L'Assemblée nationale a le dernier mot
Il n’en sera rien si le chef de l’Etat promulgue le texte en l’état, en suivant la volonté des députés nationaux. Ce qui fait dire aux ténors des organisations de la société civile que la Majorité présidentielle préfère continuer à avoir la mainmise sur la CENI, en contrôlant toutes ses structures. Car l’Assemblée nationale a décidé que la CENI serait composée de 13 membres, majoritairement désignés par les forces politiques : 6 délégués pour la majorité politique au pouvoir et 4 pour l’opposition politique et 3 délégués pour la société civile. Selon le texte de loi, les membres de la CENI et ceux du bureau doivent être désignés par les forces politiques présentes à la chambre basse. La session extraordinaire consacrée, entre autres, à ce projet de révision jugé important n’aura donc servi à rien.
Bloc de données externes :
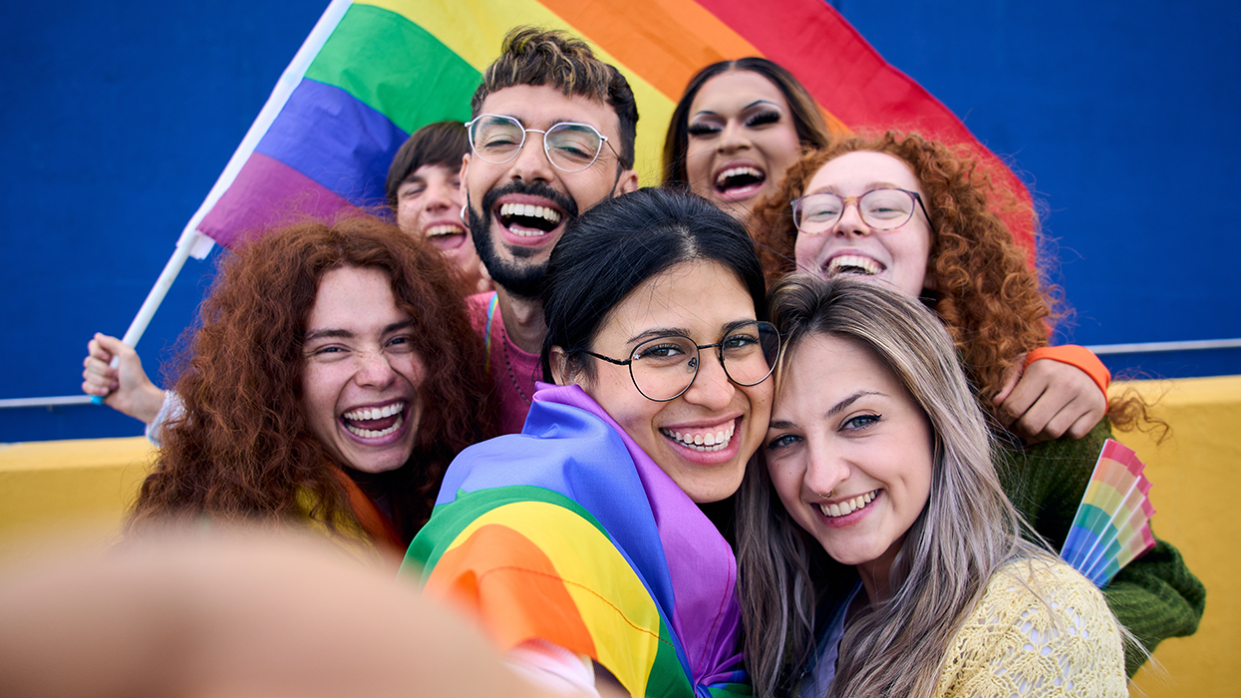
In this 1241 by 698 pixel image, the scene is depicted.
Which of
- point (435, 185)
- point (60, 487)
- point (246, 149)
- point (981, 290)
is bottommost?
point (60, 487)

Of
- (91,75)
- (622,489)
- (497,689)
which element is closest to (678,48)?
(622,489)

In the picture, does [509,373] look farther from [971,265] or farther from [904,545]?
[971,265]

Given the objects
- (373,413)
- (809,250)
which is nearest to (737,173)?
(809,250)

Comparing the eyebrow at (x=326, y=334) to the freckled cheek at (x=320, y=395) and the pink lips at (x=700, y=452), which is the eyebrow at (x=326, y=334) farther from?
the pink lips at (x=700, y=452)

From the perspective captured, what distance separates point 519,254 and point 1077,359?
1.95 meters

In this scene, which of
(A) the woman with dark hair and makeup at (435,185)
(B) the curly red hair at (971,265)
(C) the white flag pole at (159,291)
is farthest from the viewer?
(A) the woman with dark hair and makeup at (435,185)

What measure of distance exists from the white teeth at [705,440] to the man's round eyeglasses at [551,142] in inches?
49.2

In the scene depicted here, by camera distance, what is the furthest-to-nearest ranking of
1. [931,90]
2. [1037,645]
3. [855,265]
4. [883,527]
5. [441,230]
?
[931,90]
[441,230]
[855,265]
[883,527]
[1037,645]

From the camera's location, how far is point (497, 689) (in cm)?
47

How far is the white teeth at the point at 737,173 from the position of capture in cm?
353

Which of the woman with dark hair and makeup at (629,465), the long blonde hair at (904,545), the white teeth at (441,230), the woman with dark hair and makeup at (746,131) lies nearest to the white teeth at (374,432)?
the woman with dark hair and makeup at (629,465)

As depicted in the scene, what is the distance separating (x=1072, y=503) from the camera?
247 centimetres

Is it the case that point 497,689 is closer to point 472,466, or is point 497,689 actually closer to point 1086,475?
point 472,466

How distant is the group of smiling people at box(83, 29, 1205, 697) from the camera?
165 centimetres
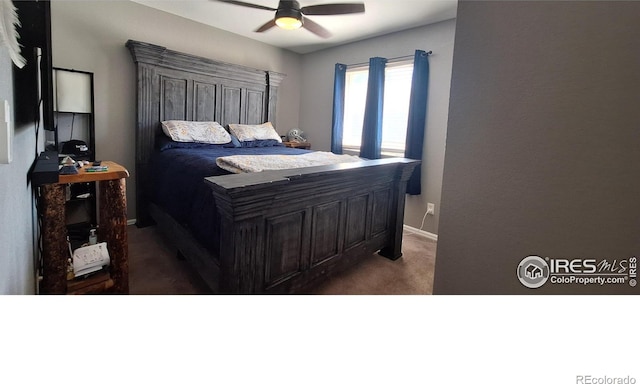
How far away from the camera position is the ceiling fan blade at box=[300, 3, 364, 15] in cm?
229

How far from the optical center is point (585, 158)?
0.59 meters

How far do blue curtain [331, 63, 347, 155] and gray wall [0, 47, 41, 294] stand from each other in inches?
122

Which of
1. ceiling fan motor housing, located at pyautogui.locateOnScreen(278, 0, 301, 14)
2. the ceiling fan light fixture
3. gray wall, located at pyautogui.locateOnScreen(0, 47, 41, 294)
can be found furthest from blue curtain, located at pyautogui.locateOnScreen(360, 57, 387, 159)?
gray wall, located at pyautogui.locateOnScreen(0, 47, 41, 294)

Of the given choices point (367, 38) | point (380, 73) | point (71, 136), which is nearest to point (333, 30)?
point (367, 38)

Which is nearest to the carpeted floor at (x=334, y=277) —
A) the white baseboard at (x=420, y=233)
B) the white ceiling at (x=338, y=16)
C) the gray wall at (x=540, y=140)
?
the white baseboard at (x=420, y=233)

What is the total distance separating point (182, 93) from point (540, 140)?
10.8ft

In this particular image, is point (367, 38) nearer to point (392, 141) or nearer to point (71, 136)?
point (392, 141)

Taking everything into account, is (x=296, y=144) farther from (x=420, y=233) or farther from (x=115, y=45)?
(x=115, y=45)

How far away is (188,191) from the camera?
2010 millimetres

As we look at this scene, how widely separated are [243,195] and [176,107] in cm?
240

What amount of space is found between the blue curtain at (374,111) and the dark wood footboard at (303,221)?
3.62 feet

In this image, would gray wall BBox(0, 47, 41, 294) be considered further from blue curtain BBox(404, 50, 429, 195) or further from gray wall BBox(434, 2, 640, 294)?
blue curtain BBox(404, 50, 429, 195)

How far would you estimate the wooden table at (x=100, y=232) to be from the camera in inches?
54.6

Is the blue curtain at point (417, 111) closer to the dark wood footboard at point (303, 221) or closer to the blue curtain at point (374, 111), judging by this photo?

Les associations de la société civile sont donc montées au créneau pour fustiger le manque de souplesse et d’esprit d’ouverture des députés nationaux qui ont préféré passer en force pour faire aboutir leurs idées. Ceux-ci ont pu le faire car une disposition de la Constitution prévoit qu'en cas de divergence entre l’Assemblée nationale et le Sénat, c’est le point de vue de l’Assemblée nationale qui prime.

Tirer les leçons des dernières élections
Les élections du 28 novembre 2011 avaient jeté le discrédit sur le processus électoral en cours, poussant la classe politique congolaise et certains partenaires extérieurs de la RD Congo à exiger la restructuration et la réforme de la loi portant fonctionnement et composition de la CENI. On devait y intégrer des délégués de la société civile, pour que cette institution devienne véritablement indépendante, sans injonction politique.
Pour Me Pathy Lendo de l’Opposition scientifique, cependant, le vrai problème de la CENI est de trouver des hommes compétents, intègres et intellectuellement honnêtes pour diriger cette institution. "Ces hommes, dit-il, existent. On peut les trouver aussi bien dans la majorité au pouvoir que dans l’opposition, pas uniquement dans la société civile", assure-t-il. "La société civile est composée des Congolais. Et tous ont cette même faiblesse devant l’argent. Le chienlit qui a prévalu lors des scrutins du 28 novembre 2011 est assez éloquent". Et si cela ne dépendait que de son courant de pensée, "il souhaiterait même que la présidence de la CENI soit confiée à un diable qui aura intérêt à s’amender pour entrer au ciel plutôt qu’un prêtre…" Pour le professeur Philippe Biyoya, la faute est à "la faiblesse de nos partis politique qui ne sont pas compétitifs et veulent gagner en administrant la CENI. " Il ne croit pas non plus beaucoup en cette société civile qui ne représente pas "une force réelle sur terrain", mais qui est juste "constituée de groupuscules d’intérêts".